● Required task
Can you output every line of the data below word for word, omitting the pictures?

+--

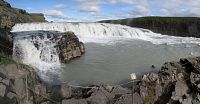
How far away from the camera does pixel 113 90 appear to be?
1324 cm

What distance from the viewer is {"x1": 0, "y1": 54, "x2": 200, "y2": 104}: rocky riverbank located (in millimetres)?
11977

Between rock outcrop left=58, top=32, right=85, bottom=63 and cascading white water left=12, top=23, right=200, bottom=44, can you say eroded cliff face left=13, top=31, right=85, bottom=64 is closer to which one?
rock outcrop left=58, top=32, right=85, bottom=63

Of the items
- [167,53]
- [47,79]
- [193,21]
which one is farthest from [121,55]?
[193,21]

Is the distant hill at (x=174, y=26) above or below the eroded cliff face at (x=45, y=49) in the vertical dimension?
above

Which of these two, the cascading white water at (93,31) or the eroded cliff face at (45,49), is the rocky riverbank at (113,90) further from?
the cascading white water at (93,31)

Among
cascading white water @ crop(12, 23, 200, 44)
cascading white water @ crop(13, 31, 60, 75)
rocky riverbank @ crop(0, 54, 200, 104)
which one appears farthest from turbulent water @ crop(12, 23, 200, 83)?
rocky riverbank @ crop(0, 54, 200, 104)

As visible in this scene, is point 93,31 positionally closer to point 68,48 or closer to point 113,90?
point 68,48

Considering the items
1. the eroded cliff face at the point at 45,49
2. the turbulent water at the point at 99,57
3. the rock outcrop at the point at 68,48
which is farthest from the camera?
the rock outcrop at the point at 68,48

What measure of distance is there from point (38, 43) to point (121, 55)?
251 inches

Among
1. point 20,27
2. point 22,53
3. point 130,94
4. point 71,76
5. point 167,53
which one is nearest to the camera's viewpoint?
point 130,94

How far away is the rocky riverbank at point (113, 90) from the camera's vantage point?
12.0 meters

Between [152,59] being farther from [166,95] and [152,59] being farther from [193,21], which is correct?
[193,21]

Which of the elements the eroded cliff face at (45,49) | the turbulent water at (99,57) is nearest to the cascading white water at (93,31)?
the turbulent water at (99,57)

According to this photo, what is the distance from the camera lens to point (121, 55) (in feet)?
83.9
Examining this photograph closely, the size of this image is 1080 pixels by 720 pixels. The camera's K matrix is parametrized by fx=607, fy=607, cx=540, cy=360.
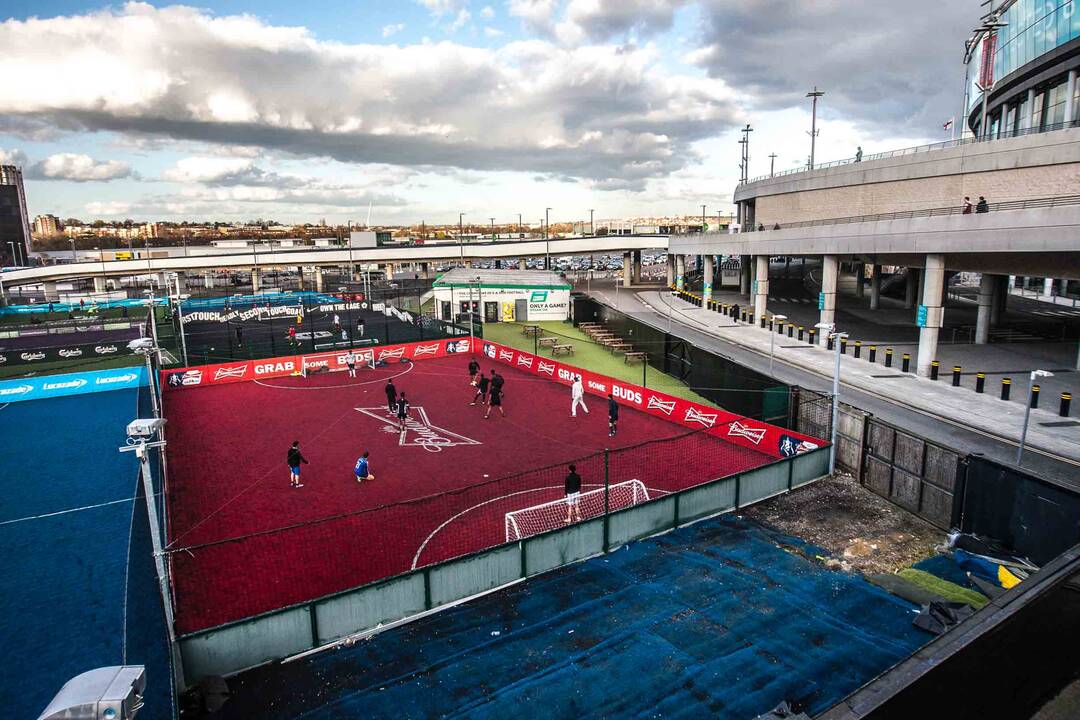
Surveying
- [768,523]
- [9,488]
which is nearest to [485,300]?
[9,488]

+--

● Answer to this exercise
How far away from the camera does pixel 113 90 appear to be?
1324 cm

What distance from the viewer is {"x1": 0, "y1": 54, "x2": 200, "y2": 104}: rocky riverbank located (in millimetres)?
11977

Between rock outcrop left=58, top=32, right=85, bottom=63 and cascading white water left=12, top=23, right=200, bottom=44, can you say eroded cliff face left=13, top=31, right=85, bottom=64 is closer to which one?
rock outcrop left=58, top=32, right=85, bottom=63

Of the items
- [167,53]
- [47,79]
- [193,21]
which one is farthest from [121,55]?
[193,21]

Is the distant hill at (x=174, y=26) above or below the eroded cliff face at (x=45, y=49) in the vertical dimension?
above

Which of these two, the cascading white water at (93,31) or the eroded cliff face at (45,49), is the rocky riverbank at (113,90) further from?
the cascading white water at (93,31)

Among
cascading white water @ crop(12, 23, 200, 44)
cascading white water @ crop(13, 31, 60, 75)
rocky riverbank @ crop(0, 54, 200, 104)
which one appears farthest from turbulent water @ crop(12, 23, 200, 83)?
rocky riverbank @ crop(0, 54, 200, 104)

As visible in this scene, is point 93,31 positionally closer to point 68,48 or closer to point 113,90?
point 68,48

Considering the items
1. the eroded cliff face at the point at 45,49
2. the turbulent water at the point at 99,57
3. the rock outcrop at the point at 68,48
which is farthest from the camera?
the rock outcrop at the point at 68,48

What measure of distance is there from point (38, 43) to point (121, 55)?
251 inches

Among
1. point 20,27
2. point 22,53
3. point 130,94
4. point 71,76
5. point 167,53
which one is nearest to the camera's viewpoint?
point 130,94

How far away is the rocky riverbank at point (113, 90) from the camera's vantage point?
12.0 meters

Between [152,59] being farther from [166,95] and [152,59] being farther from [193,21], which is correct?
[193,21]

Which of the elements the eroded cliff face at (45,49) | the turbulent water at (99,57) is nearest to the cascading white water at (93,31)?
the turbulent water at (99,57)

According to this photo, what is the distance from the camera lens to point (121, 55) (in feet)?
83.9
Examining this photograph closely, the size of this image is 1080 pixels by 720 pixels. The camera's K matrix is parametrized by fx=607, fy=607, cx=540, cy=360.
Surveying
- [768,523]
- [9,488]
which is nearest to [485,300]?
[9,488]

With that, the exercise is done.